Il referendum sulla cittadinanza breve non raggiunge il quorum. Il Pd si interroga, mentre anche a sinistra emergono dubbi e autocritiche.

Partecipazione sotto al 30%, referendum invalidato

I dati ufficiali confermano un risultato inequivocabile: il referendum sulla cittadinanza breve agli immigrati è stato bocciato dall’elettorato italiano. L’affluenza si è fermata al 30,6%, lontanissima dal quorum del 50% più uno. Anche i restanti quesiti sul lavoro, sebbene abbiano ottenuto in larga parte la vittoria del sì tra i votanti, sono stati invalidati per la stessa ragione. Il messaggio che emerge dalle urne è di chiara disaffezione verso l’impostazione referendaria scelta.

Schlein e sinistra in crisi, esplode l’autocritica

L’iniziativa era stata sostenuta con forza dalla CGIL e appoggiata dalla segreteria di Elly Schlein, che ne aveva fatto un punto centrale della propria azione politica. Ma già all’indomani del voto, anche all’interno del Pd sono iniziate a emergere voci critiche. Alcuni esponenti dell’area riformista parlano apertamente di una “strategia sbagliata”, che ha allontanato gli elettori anziché mobilitarli. Il tema della cittadinanza breve si è rivelato divisivo anche tra le forze progressiste, che ora chiedono un chiarimento interno.
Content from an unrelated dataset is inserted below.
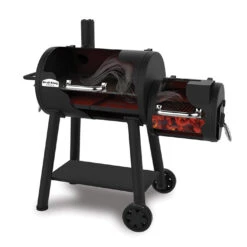 Barbecue Charbon Smoke Offset 500 - Broil King 14 Barbecue Charbon Smoke Offset 500 - Broil King -Cuisine Grill Magasin barbecue charbon broil king smoke off set 500 0062703580500 4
Fallimento politico e riflessione sullo strumento referendario

Oltre alla sconfitta nel merito, a far discutere è la scelta dello strumento. Molti analisti osservano che il referendum abrogativo, vincolato al quorum, difficilmente può funzionare su temi che non godono di un consenso trasversale. Una valutazione condivisa anche da ambienti parlamentari, che ora tornano a proporre una revisione della legge sui referendum. La sinistra, intanto, è costretta a fare i conti con una bocciatura non solo numerica, ma anche politica.